The row where both company and department are NULL is the row that contains the average salary for that group, all employees for all companies.

By the way, NULL normally get's sorted last. Here, we switched it so that NULL gets sorted first by adding NULLS FIRST in the ORDER BY clause.

ROLLUP, CUBE

There are specific GROUPING SETS patterns which are common, like the one in the last query.
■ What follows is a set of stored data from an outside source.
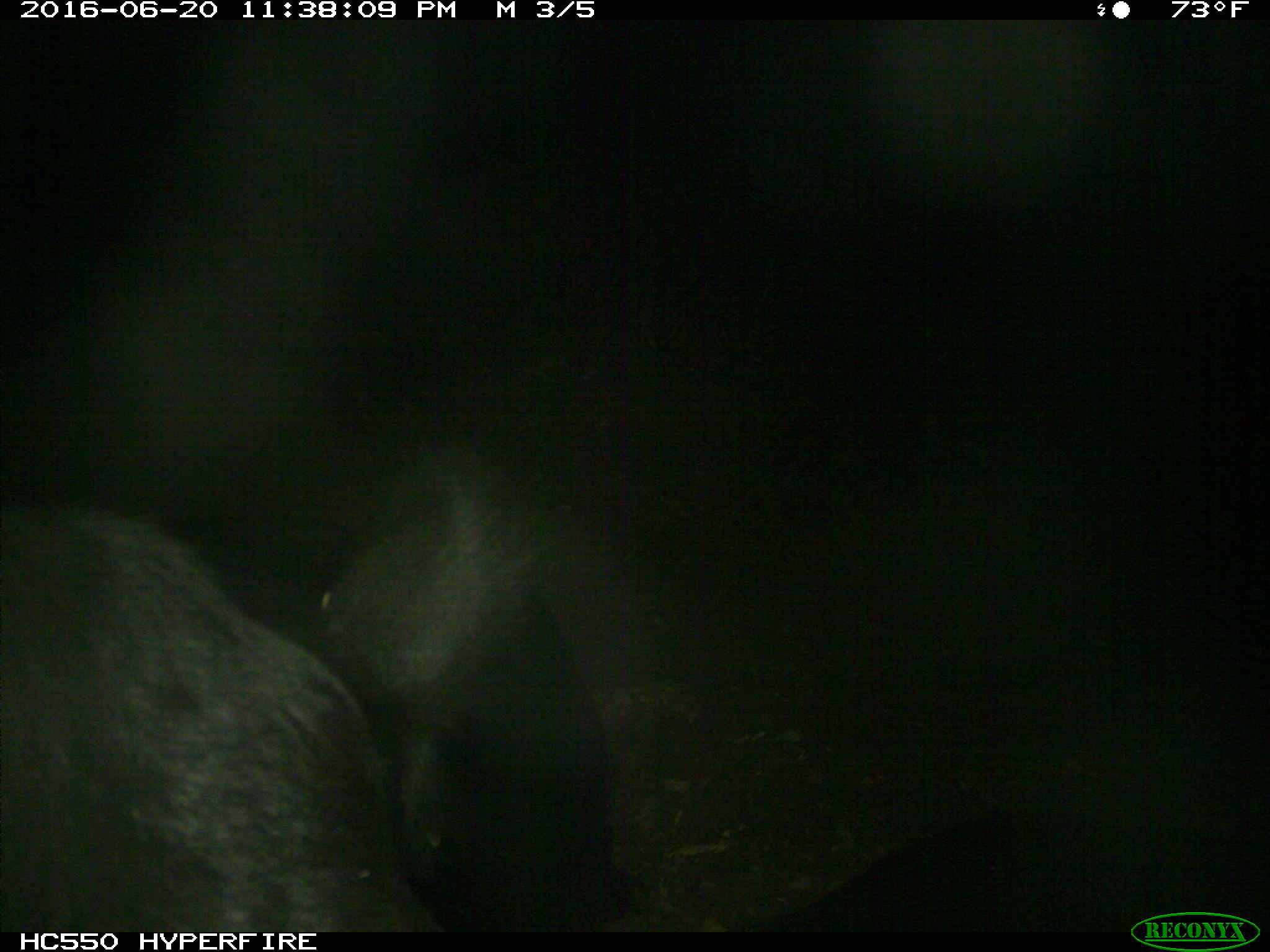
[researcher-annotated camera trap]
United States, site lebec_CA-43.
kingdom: Animalia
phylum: Chordata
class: Mammalia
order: Artiodactyla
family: Bovidae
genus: Bos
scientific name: Bos taurus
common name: domestic cow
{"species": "Bos taurus (domestic cow)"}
This query would be equivalent:

SELECT
  company,
  department,
  avg(salary) AS average_salary
FROM employees
GROUP BY ROLLUP(company, department)
ORDER BY company NULLS FIRST, department NULLS FIRST;

`company` `VARCHAR`	`department` `VARCHAR`	`average_salary` `NUMERIC`
NULL	NULL	162578.947368421053
Footbook	NULL	154750.000000000000
Footbook	Integration	157200.000000000000
Footbook	Research	145000.000000000000
Footbook	Solutions	163666.666666666667
Poogle	NULL	186461.538461538462
Poogle	Functionality	187333.333333333333
Poogle	Infrastructure	167000.000000000000
Poogle	Marketing	215000.000000000000
Wamazon	NULL	145923.076923076923
Wamazon	Marketing	145500.000000000000
Wamazon	Quality	146750.000000000000
Wamazon	Solutions	145666.666666666667

The GROUP BY ROLLUP(company, department) is equivalent to the following:

GROUP BY GROUPING SETS (
  (),
  (company),
  (company, department)
)

There is another shortcut CUBE. The clause GROUP BY CUBE(company, department) is equivalent to:

GROUP BY GROUPING SETS (
  (),
  (company),
  (department),
  (company, department)
)

CUBE takes all the possible subsets of the set of columns, also known as a Power Set.